The Ontario Technology Corridor traveled to Texas for the Windpower 2010
trade show in May and to Munich, Germany for the Intersolar Europe conference in June to plug Ontario as the world’s leading destination for renewable energy
companies seeking expansion or relocation opportunities.
The events are the latest efforts by the Ontario Technology Corridor, a provincial-wide partnership formed to advance the economic interests of Ontario, notably in gaming and now prominently in clean tech, to invite global renewable energy companies
to the region.
Global audiences heard firsthand from Ontario Technology Corridor partners OCRI and the London Economic Development Corporation about the Ontario Power Authority’s guaranteed feed-in-tariff (FIT) pricing program, which is North America’s first. FIT guarantees a stable operating future for renewable projects and the proprietary companies.
“Many leads were developed in Munich,” says Mike Darch, Executive Director, Global Marketing, OCRI. “The biggest bargaining chip Ontario uses is the feed-in-tariff. The Samsung agreement demands activity in the region. To take advantage of that, companies have to be in Ontario in some way, shape or form.”

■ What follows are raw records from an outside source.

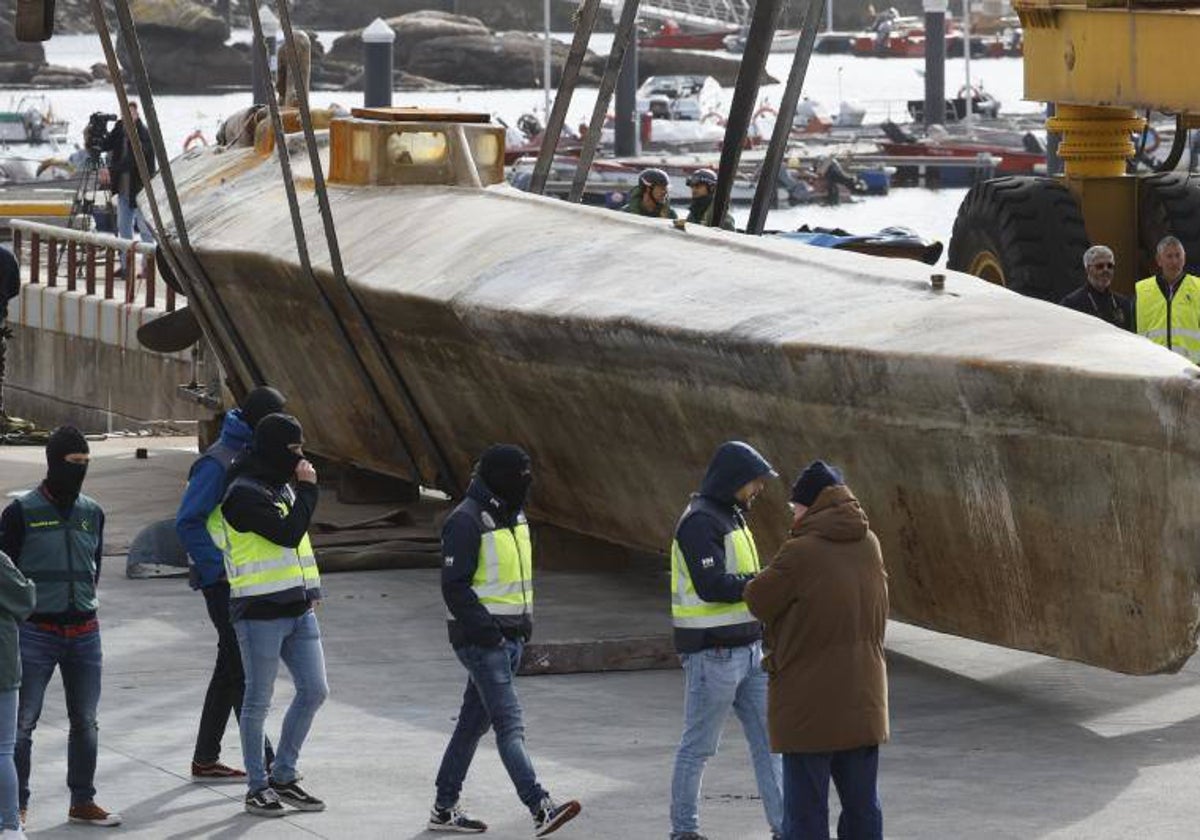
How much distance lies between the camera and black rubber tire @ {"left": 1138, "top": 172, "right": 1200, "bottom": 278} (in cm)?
1866

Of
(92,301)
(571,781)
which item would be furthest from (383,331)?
(92,301)

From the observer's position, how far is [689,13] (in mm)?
138375

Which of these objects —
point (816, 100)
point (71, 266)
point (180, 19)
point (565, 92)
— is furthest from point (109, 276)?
point (180, 19)

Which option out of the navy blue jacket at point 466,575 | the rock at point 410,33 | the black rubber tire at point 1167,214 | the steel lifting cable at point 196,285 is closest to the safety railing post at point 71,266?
the steel lifting cable at point 196,285

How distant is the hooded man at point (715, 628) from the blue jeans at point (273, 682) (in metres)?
1.58

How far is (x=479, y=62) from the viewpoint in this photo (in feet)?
445

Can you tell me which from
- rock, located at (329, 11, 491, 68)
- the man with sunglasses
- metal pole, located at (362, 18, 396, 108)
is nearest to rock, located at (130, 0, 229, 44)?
rock, located at (329, 11, 491, 68)

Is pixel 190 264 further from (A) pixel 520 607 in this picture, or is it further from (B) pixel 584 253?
(A) pixel 520 607

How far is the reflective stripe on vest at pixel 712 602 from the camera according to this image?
9688 mm

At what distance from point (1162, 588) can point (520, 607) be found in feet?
8.68

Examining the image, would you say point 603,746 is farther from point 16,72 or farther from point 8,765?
point 16,72

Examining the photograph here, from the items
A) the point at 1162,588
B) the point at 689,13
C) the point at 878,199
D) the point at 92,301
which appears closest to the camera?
the point at 1162,588

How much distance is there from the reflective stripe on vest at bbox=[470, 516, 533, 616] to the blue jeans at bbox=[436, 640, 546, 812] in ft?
0.48

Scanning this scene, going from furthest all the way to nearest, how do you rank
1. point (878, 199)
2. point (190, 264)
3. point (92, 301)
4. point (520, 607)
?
→ point (878, 199), point (92, 301), point (190, 264), point (520, 607)
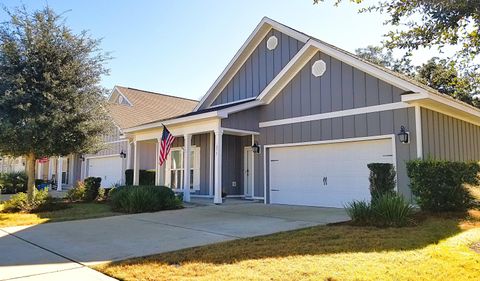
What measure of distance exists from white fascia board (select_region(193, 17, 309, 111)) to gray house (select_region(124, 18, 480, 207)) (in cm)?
5

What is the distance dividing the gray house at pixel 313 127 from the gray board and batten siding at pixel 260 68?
49 millimetres

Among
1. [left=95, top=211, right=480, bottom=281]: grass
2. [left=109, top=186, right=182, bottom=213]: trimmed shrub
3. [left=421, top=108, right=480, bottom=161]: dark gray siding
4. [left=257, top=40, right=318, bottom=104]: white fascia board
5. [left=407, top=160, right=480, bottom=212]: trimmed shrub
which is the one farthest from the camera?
→ [left=257, top=40, right=318, bottom=104]: white fascia board

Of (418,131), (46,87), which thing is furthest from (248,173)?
(46,87)

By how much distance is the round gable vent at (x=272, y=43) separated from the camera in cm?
1667

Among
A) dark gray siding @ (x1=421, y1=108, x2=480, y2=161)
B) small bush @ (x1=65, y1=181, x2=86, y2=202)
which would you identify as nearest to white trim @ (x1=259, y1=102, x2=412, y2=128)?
dark gray siding @ (x1=421, y1=108, x2=480, y2=161)

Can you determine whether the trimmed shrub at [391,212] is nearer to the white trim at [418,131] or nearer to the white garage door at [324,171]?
the white trim at [418,131]

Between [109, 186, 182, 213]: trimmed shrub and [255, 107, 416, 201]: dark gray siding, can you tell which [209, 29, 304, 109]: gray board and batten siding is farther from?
[109, 186, 182, 213]: trimmed shrub

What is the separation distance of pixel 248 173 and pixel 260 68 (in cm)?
468

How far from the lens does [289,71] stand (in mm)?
13812

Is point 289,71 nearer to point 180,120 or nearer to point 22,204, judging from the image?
point 180,120

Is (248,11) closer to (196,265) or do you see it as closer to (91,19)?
(91,19)

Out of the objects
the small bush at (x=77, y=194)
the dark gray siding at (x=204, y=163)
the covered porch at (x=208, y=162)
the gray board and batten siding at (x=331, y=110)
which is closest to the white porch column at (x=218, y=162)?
the gray board and batten siding at (x=331, y=110)

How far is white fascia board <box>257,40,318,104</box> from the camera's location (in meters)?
13.3

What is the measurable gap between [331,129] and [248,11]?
460cm
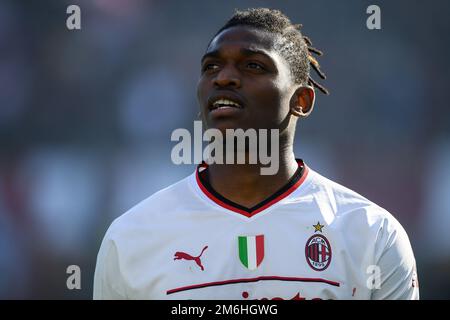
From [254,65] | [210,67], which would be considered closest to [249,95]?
[254,65]

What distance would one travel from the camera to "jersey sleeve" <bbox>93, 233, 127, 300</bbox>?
3.21 meters

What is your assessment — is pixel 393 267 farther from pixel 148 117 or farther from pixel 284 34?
pixel 148 117

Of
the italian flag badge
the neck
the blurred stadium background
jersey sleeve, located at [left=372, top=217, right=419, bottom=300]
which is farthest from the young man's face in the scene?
the blurred stadium background

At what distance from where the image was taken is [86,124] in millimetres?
8023

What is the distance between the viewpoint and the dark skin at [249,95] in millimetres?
3266

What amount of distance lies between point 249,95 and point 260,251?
72cm

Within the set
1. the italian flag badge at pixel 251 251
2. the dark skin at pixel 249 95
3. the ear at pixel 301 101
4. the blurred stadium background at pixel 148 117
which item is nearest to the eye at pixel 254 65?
the dark skin at pixel 249 95

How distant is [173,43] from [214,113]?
5272mm

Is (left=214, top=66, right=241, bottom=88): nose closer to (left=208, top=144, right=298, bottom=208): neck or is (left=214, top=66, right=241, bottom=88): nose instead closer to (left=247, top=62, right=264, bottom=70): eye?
(left=247, top=62, right=264, bottom=70): eye

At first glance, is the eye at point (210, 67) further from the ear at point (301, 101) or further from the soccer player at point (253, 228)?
the ear at point (301, 101)
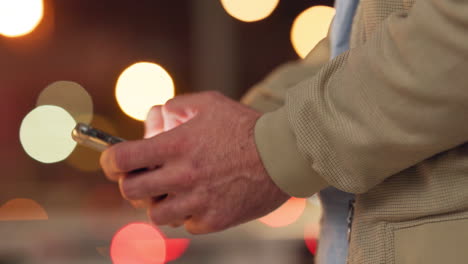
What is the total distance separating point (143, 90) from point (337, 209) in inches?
112

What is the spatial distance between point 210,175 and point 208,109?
8 centimetres

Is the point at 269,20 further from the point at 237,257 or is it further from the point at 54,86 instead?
the point at 237,257

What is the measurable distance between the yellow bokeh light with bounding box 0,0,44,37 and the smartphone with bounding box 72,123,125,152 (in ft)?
9.45

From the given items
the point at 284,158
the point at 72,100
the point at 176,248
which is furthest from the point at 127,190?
the point at 72,100

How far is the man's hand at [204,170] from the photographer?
68 cm

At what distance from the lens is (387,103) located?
57 cm

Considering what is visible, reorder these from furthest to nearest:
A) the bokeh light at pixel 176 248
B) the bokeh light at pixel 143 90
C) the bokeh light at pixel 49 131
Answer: the bokeh light at pixel 143 90 → the bokeh light at pixel 49 131 → the bokeh light at pixel 176 248

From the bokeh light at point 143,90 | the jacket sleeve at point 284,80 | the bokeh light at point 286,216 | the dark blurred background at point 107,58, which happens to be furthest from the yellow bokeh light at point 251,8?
the jacket sleeve at point 284,80

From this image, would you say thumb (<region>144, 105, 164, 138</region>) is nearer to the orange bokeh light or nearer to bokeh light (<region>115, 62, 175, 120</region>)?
the orange bokeh light

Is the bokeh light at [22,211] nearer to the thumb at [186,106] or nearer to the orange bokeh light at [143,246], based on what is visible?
the orange bokeh light at [143,246]

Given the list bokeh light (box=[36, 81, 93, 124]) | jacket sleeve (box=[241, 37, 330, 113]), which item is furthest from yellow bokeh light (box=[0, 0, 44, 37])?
jacket sleeve (box=[241, 37, 330, 113])

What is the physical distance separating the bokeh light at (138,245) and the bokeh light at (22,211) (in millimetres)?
351

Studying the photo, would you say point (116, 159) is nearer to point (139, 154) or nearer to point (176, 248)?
point (139, 154)

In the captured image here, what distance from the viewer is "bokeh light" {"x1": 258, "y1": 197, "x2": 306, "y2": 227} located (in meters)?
2.51
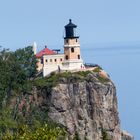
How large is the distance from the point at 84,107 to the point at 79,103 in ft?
1.85

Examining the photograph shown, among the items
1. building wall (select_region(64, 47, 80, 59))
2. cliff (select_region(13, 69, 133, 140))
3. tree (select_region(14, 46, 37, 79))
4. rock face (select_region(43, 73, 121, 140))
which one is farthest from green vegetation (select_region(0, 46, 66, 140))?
building wall (select_region(64, 47, 80, 59))

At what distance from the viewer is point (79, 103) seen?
60375 mm

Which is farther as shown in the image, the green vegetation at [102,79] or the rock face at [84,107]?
the green vegetation at [102,79]

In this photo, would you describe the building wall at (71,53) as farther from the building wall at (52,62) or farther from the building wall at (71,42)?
the building wall at (52,62)

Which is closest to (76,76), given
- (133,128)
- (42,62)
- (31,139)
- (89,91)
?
(89,91)

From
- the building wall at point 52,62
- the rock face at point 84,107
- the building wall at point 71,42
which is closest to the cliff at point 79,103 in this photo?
the rock face at point 84,107

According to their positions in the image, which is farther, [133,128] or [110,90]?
[133,128]

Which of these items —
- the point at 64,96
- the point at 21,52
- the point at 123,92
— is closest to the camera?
the point at 64,96

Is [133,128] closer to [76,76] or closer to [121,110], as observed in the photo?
[121,110]

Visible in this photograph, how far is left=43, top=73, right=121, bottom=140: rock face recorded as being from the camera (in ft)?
195

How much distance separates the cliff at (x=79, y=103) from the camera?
59438mm

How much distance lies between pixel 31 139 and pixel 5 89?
33.4m

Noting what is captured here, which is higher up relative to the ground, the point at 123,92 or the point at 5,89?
the point at 123,92

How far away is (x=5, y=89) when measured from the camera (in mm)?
61031
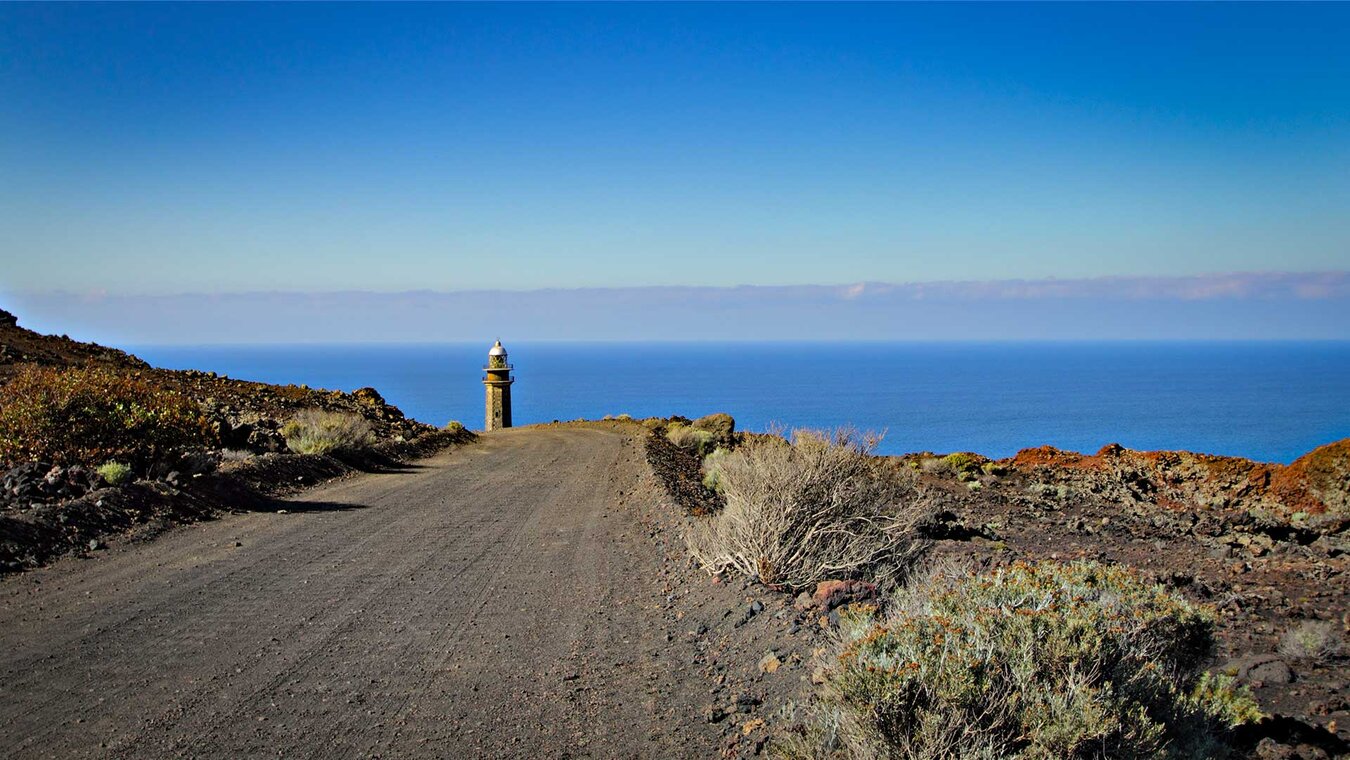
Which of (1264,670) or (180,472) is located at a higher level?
(180,472)

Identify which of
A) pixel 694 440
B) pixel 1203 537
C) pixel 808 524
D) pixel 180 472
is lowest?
pixel 1203 537

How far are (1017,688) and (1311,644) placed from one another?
5300 millimetres

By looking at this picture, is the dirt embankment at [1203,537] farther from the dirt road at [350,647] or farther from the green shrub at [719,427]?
the green shrub at [719,427]

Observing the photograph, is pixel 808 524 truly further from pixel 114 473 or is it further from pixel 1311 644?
pixel 114 473

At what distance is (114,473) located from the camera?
1062cm

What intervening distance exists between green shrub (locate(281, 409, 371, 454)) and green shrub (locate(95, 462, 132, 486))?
5.09 metres

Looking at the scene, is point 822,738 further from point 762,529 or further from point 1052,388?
point 1052,388

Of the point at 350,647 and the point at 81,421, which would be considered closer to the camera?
the point at 350,647

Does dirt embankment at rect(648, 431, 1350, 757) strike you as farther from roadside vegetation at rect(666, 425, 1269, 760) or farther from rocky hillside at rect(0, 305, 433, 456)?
rocky hillside at rect(0, 305, 433, 456)

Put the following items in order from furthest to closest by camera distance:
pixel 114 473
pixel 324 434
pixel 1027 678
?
pixel 324 434 → pixel 114 473 → pixel 1027 678

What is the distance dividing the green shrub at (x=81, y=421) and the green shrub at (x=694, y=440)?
13174mm

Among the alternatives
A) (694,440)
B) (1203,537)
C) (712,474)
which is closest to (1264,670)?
(1203,537)

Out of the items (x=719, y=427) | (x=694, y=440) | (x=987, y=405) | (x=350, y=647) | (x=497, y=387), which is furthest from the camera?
(x=987, y=405)

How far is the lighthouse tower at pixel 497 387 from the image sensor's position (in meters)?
37.8
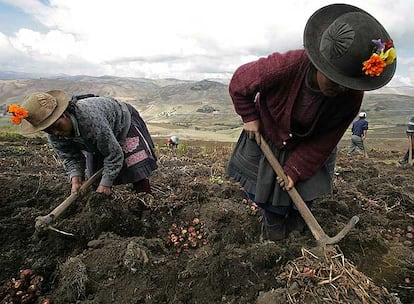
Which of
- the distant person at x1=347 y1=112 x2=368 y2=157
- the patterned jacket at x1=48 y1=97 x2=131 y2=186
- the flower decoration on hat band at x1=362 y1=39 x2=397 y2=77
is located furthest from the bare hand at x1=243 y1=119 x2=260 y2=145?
the distant person at x1=347 y1=112 x2=368 y2=157

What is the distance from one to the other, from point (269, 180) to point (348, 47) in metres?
1.04

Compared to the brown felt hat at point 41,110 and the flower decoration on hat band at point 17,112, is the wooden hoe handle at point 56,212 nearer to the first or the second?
the brown felt hat at point 41,110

And more opportunities are available than previously thought.
“We were working under the assumption that there was about 2,000MW of transmission availability, about equal to Niagara Falls,” says Ben Chin, Vice President of Communications, Ontario Power Authority. “We found out that there was more than we anticipated, by about 500MW.
World’s Leading Green Destination
Ontario Technology Corridor representatives reinforced the region’s appeal by pointing to the Ontario Provincial Government’s $6.7 billion green energy investment deal with Samsung and the Korea Electric Power Corporation. The deal to create numerous wind
and solar clusters over the next decade is the largest of its kind in the world.
“Samsung is getting a 500MW FIT contract in the first phase,” says Chin. “Finding the extra 500MW limited the projects that would be affected by the Samsung deal.”
FIT and the overall grid project will have a combined power-generating capacity of 2.5 GW, pushing the province closer to its goal of eliminating dirty coal-fired generation by the end of 2014.
Additionally, the Ontario Technology Corridor assures companies of the robust pool of financial resources in place. The province offers incentive-laden tax breaks for clean tech companies while the Federal Government has contributed $1.05 billion to Sustainable Development Technology Canada
The SDTC finances the $550 million STDC Sustainable Tech Fund and the $500 million STDCNextGen Biofuels Fund, which offers research and development financing to clean tech companies.
The raison d'être is abundantly clear why the more than 2,800 environmental industry companies and the 110 head offices of clean technology companies—that generate approximately $9 billion in revenue and employ over 65,000 people—call Ontario home.
“The companies are different suppliers and developers from all over the place,” says Chin. “Recurrent Energy, probably the largest solar player in the US, is here. Florida Power and Light, their company Nextera was also given a contract offer.”
Ontario is the world’s leading destination of choice for renewable energy development. Plasco Energy Group, Schneider Power, Stein Industries, MacDonald Steel, Biox Corporation and DMI Canada Inc. are a fraction of the companies specialising in renewable generation that have discovered just that.
The Ontario Technology Corridor and the government campaigns would fall on deaf ears without the FIT program, which was enacted by the Green Energy and Green Economy Act, 2009.
“As soon as you start talking feed-in-tariff, everybody listens,” says Blair Patacairk, Senior Investment Consultant, Global Marketing, OCRI. “When it comes to clean tech—anything wind and solar related—that’s absolutely the carrot.”
The Ontario Power Authority’s FIT program, which offers stable prices under long-term contracts, addressed the primary concern of all renewable companies: indeterminate market conditions.
“The feed-in-tariff is driving everything,” says Heather Pilot, Director, Business Development, London Economic Development Corporation. “Wind companies seek the FIT and the fact that competition is limited in terms of wind turbine manufacturers.”
Two types of contracts exist dependent on generation size: FIT and microFIT. Eligible renewable fuel sources include biogas, renewable biomass, landfill gas, solar photovoltaic (PV), waterpower, onshore wind and offshore wind.
To date, a total 694 Feed-in Tariff (FIT) contracts have been approved, creating 20,000 direct and indirect green jobs and attracting about $9 billion in private sector investment. The Samsung deal and the first phase of FIT contracts promise to usher in a new era of Ontario-based manufacturing.
“In the next phase, between 2012 and 2013, we’ve got a Bruce to Milton transmission scheduled to be up and running with some extension west of London,” says Chin.
“That will enable an additional 1,500MW. Going forward, the need to deliver on the Samsung agreement from our side of building transmission where projects are will open up more transmission space for other proponents.”
Ontario’s future as the global hub of green technology manufacturing and generation has never been brighter.